Clockwork incident

Redis Feature Flag Error

Minor Resolved View vendor source →

Clockwork experienced a minor incident on October 20, 2022 affecting Clockwork Production Application, lasting 56m. The incident has been resolved; the full update timeline is below.

Started
Oct 20, 2022, 04:09 PM UTC
Resolved
Oct 20, 2022, 05:05 PM UTC
Duration
56m
Detected by Pingoru
Oct 20, 2022, 04:09 PM UTC

Affected components

Clockwork Production Application

Update timeline

  1. investigating Oct 20, 2022, 04:09 PM UTC

    We’re currently experiencing a service disruption. Our dev ops team is working to identify the root cause and implement a solution. Users may be experiencing errors in page views and feature flags.

  2. identified Oct 20, 2022, 04:56 PM UTC

    Issue has been identified. Redis feature flags were removed; Restoring from backup. Restoration should be complete within no more than 30 minutes

  3. resolved Oct 20, 2022, 05:05 PM UTC

    Feature flags have been restored. All page views are rendered as expected.

  4. postmortem Oct 21, 2022, 05:28 PM UTC

    _On the morning of October 20 Clockwork views and application feature settings reverted to a non setting state for approximately 2 hours. This is the first time we’ve had any feature flag reversion. We immediately discovered the issue and remediated it as quickly as possible.

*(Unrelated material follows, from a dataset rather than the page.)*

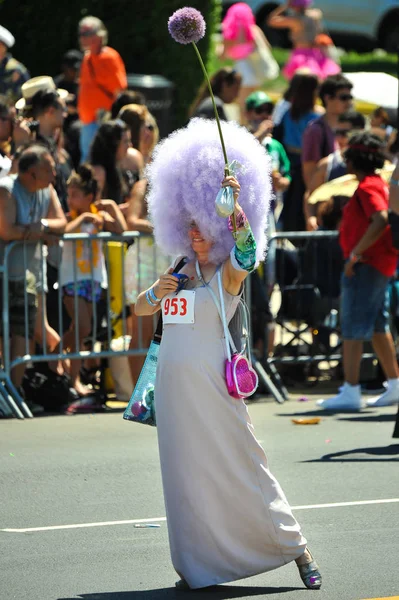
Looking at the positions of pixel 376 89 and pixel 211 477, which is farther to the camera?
pixel 376 89

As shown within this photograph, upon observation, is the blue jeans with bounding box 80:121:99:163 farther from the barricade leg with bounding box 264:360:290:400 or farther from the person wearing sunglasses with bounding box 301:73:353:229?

We understand this was a significant inconvenience that we take very seriously. Below we have shared our postmortem and our actions to prevent this from occurring in the future._ * **Incident Details** All the feature flags stored in Redis were wiped away causing users to see old Clockwork views and hence users were not able to find certain functionalities. * **Investigation Summary** The team reviewed the code and the Redis Server configuration. Identified that the same Redis instance is shared between Demo and Production environments. The team worked on restoring the data from backup Redis servers. * **Data Exposure Summary** No, data was exposed. UI settings data stored in Redis was deleted, but has been recovered from the backup. * **Remediation Summary** Review Feature Flagging System, use separate Redis namespace for Demo. Upgrade to Redis 6.x and use of better security features and ACL, current version is 5.0. Setup Redis cluster with multi-AZ replication.